Hallo sobat100,
Apa kabar sobat100?
Sobat100, Komite Nobel Norwegia telah memutuskan kepada siapa Hadiah Nobel Perdamaian 2018 diberikan, pada Jumat (5 Oktober 2018). Sobat100 pasti penasaran siapa peraih Nobel Perdamaian 2018. Berikut informasi lengkap untuk sobat100.
Peraih Nobel Perdamaian 2018
Komite Nobel Norwegia telah memutuskan untuk memberikan Hadiah Nobel Perdamaian tahun 2018 kepada Denis Mukwege dan Nadia Murad atas upaya mereka untuk mengakhiri penggunaan kekerasan seksual sebagai senjata perang dan konflik bersenjata. Kedua pemenang telah memberikan kontribusi penting untuk memfokuskan pada perhatian dalam memberantas kejahatan perang semacam itu. Denis Mukwege adalah penolong yang telah mengabdikan hidupnya untuk membela para korban ini. Nadia Murad adalah saksi yang menceritakan tentang pelanggaran yang dilakukan terhadap dirinya dan orang lain. Masing-masing dari mereka dengan cara mereka sendiri telah membantu memberikan visibilitas yang lebih besar terhadap kekerasan seksual saat perang, sehingga para pelaku dapat dimintai pertanggungjawaban atas tindakan mereka.
(Denis Mukwege)
(Nadia Murad)
Dokter Denis Mukwege telah menghabiskan sebagian besar masa dewasanya untuk membantu korban kekerasan seksual di Republik Demokratik Kongo.
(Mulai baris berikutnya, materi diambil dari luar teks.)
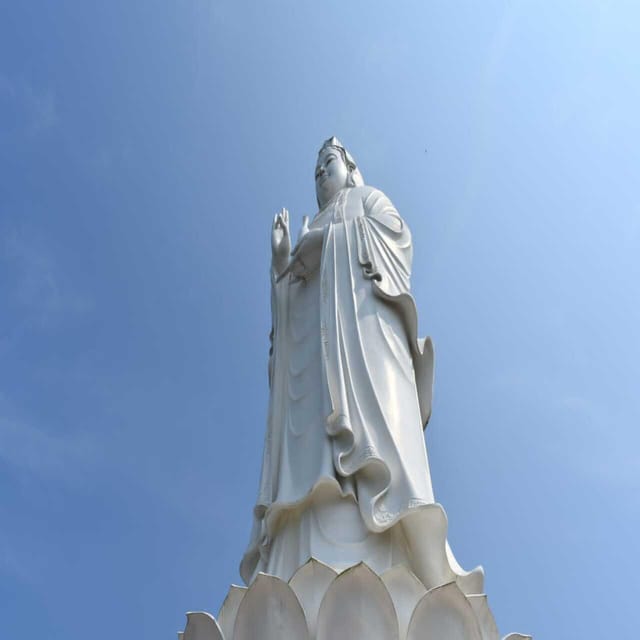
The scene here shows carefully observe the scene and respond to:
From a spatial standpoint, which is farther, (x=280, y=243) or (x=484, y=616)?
(x=280, y=243)

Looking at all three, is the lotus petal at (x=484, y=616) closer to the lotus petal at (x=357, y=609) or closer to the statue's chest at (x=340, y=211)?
the lotus petal at (x=357, y=609)

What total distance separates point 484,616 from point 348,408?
1.69m

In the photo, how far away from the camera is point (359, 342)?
19.9ft

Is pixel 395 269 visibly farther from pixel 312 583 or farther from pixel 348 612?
pixel 348 612

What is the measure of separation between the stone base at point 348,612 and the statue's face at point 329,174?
14.6ft

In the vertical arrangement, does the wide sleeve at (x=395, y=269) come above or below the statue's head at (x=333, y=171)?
below

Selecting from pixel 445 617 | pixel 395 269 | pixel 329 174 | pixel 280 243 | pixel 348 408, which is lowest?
pixel 445 617

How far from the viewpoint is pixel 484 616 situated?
4.39 meters

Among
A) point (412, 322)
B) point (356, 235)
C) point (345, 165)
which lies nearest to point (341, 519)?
point (412, 322)

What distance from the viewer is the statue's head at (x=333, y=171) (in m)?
8.05

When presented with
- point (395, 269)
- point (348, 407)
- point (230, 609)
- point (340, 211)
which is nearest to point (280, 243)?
point (340, 211)

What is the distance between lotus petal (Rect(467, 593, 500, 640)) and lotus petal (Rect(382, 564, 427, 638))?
0.27m

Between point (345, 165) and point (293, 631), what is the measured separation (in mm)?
5226

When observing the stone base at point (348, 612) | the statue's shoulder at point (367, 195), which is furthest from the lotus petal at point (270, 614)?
the statue's shoulder at point (367, 195)
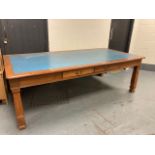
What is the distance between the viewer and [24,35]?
2869mm

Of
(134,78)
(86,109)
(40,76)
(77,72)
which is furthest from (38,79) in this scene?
(134,78)

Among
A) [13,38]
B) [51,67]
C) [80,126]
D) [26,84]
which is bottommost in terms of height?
[80,126]

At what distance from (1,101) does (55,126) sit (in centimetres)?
111

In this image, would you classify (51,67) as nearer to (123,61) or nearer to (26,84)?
(26,84)

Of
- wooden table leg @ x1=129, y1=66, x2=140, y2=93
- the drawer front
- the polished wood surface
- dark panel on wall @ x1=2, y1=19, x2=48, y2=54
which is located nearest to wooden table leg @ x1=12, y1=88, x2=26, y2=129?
the polished wood surface

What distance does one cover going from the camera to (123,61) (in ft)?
7.39

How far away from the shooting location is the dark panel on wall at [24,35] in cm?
271

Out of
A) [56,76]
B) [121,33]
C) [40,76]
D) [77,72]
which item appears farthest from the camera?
[121,33]

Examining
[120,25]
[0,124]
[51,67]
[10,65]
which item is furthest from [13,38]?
[120,25]

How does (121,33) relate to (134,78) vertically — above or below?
above

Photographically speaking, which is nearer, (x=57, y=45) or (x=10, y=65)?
(x=10, y=65)

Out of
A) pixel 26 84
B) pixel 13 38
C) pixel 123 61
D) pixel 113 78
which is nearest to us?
pixel 26 84

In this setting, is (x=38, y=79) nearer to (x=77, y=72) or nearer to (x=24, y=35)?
(x=77, y=72)

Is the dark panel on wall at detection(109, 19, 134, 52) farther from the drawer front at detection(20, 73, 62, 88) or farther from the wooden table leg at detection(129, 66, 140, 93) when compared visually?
the drawer front at detection(20, 73, 62, 88)
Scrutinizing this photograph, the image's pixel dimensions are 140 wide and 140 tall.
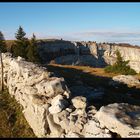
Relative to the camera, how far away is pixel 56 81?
23578 mm

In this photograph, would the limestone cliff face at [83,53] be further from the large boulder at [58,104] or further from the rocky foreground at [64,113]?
the large boulder at [58,104]

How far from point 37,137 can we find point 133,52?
15891 cm

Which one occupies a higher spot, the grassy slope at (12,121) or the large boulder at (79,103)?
the large boulder at (79,103)

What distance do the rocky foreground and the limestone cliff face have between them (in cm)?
11210

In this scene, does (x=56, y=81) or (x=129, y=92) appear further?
(x=129, y=92)

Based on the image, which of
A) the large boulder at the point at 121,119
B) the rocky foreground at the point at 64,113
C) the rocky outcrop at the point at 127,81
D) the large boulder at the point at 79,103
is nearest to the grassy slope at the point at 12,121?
the rocky foreground at the point at 64,113

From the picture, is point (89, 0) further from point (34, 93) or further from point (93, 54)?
point (93, 54)

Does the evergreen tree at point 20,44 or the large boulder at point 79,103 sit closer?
the large boulder at point 79,103

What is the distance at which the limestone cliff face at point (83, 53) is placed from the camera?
481 feet

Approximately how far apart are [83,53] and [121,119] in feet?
502

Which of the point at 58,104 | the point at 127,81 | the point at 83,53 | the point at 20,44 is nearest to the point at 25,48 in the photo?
the point at 20,44

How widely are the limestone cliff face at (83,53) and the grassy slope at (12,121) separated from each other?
357ft

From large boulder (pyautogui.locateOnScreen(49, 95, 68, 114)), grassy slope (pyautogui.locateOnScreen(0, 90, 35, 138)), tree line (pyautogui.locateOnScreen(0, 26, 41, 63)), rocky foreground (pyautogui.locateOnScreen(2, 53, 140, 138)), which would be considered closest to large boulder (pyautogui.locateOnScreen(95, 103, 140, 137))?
rocky foreground (pyautogui.locateOnScreen(2, 53, 140, 138))

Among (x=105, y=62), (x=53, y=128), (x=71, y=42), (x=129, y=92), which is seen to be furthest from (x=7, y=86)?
(x=105, y=62)
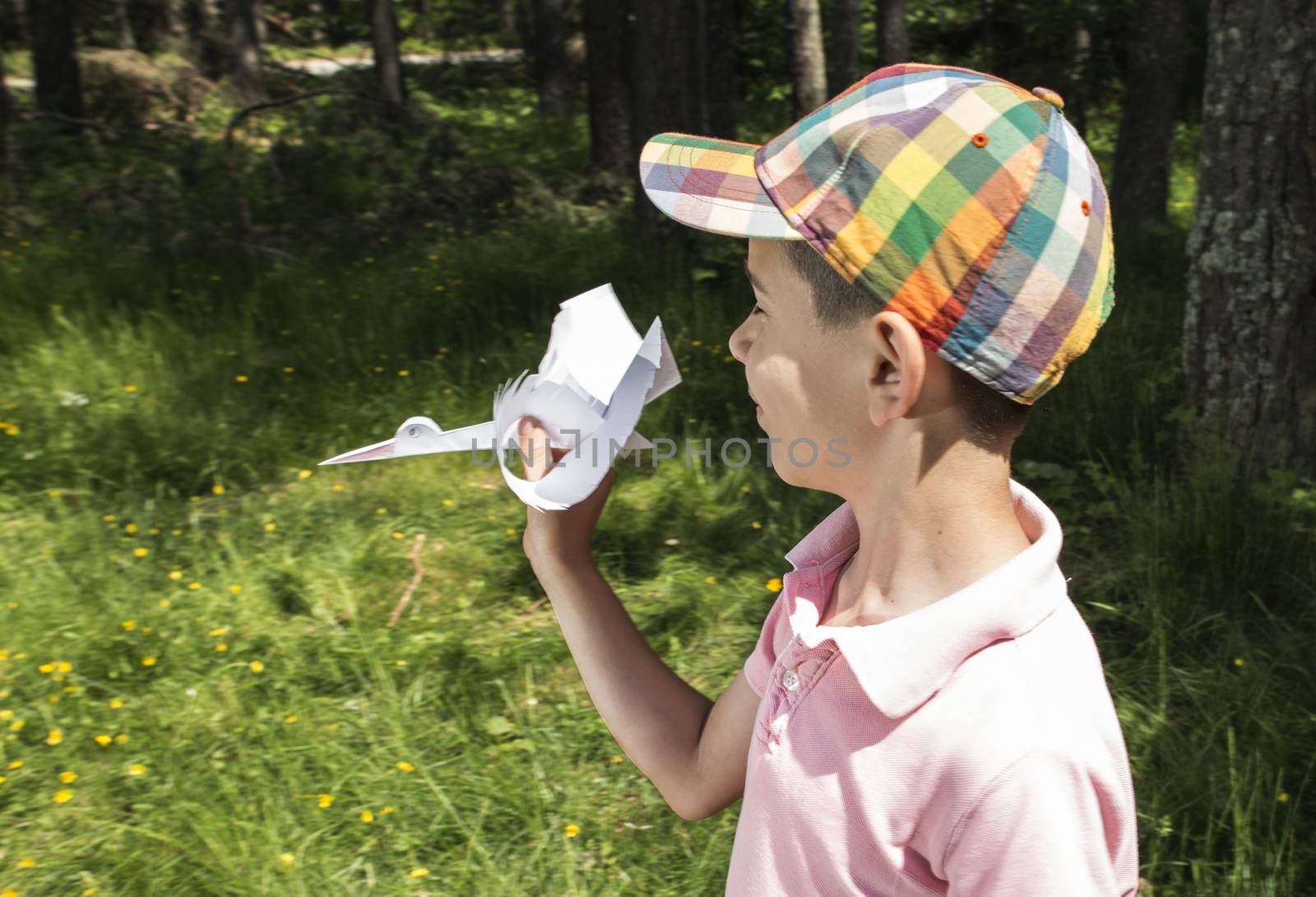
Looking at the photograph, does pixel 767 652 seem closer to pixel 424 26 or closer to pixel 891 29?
pixel 891 29

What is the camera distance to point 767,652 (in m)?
1.25

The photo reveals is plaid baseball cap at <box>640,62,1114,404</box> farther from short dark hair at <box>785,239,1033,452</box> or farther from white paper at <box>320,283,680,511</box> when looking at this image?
white paper at <box>320,283,680,511</box>

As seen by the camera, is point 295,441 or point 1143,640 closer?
point 1143,640

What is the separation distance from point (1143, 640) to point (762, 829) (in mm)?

Sejak Rumah Sakit Panzi didirikan di Bukavu pada tahun 2008, Dr. Mukwege dan staf telah merawat ribuan pasien yang menjadi korban serangan tersebut. Sebagian besar pelanggaran telah dilakukan dalam konteks perang sipil yang berkepanjangan yang telah mengorbankan nyawa lebih dari enam juta warga Kongo.
Denis Mukwege adalah simbol yang paling utama dan paling menyatukan, baik secara nasional maupun internasional, dari perjuangan untuk mengakhiri kekerasan seksual dalam perang dan konflik bersenjata. Prinsip dasarnya adalah bahwa "keadilan adalah urusan setiap orang". Pria dan wanita, perwira dan tentara, serta otoritas lokal, nasional dan internasional sama-sama memiliki tanggung jawab bersama untuk melaporkan dan memberantas jenis kejahatan perang ini. Pentingnya upaya Dr. Mukwege yang abadi, berdedikasi dan tanpa pamrih di bidang ini tidak dapat dilebih-lebihkan. Dia telah berulang kali mengutuk kebebasan hukum untuk perkosaan massal dan mengkritik pemerintah Kongo dan negara-negara lain karena tidak melakukan cukup untuk menghentikan penggunaan kekerasan seksual terhadap perempuan sebagai strategi dan senjata perang.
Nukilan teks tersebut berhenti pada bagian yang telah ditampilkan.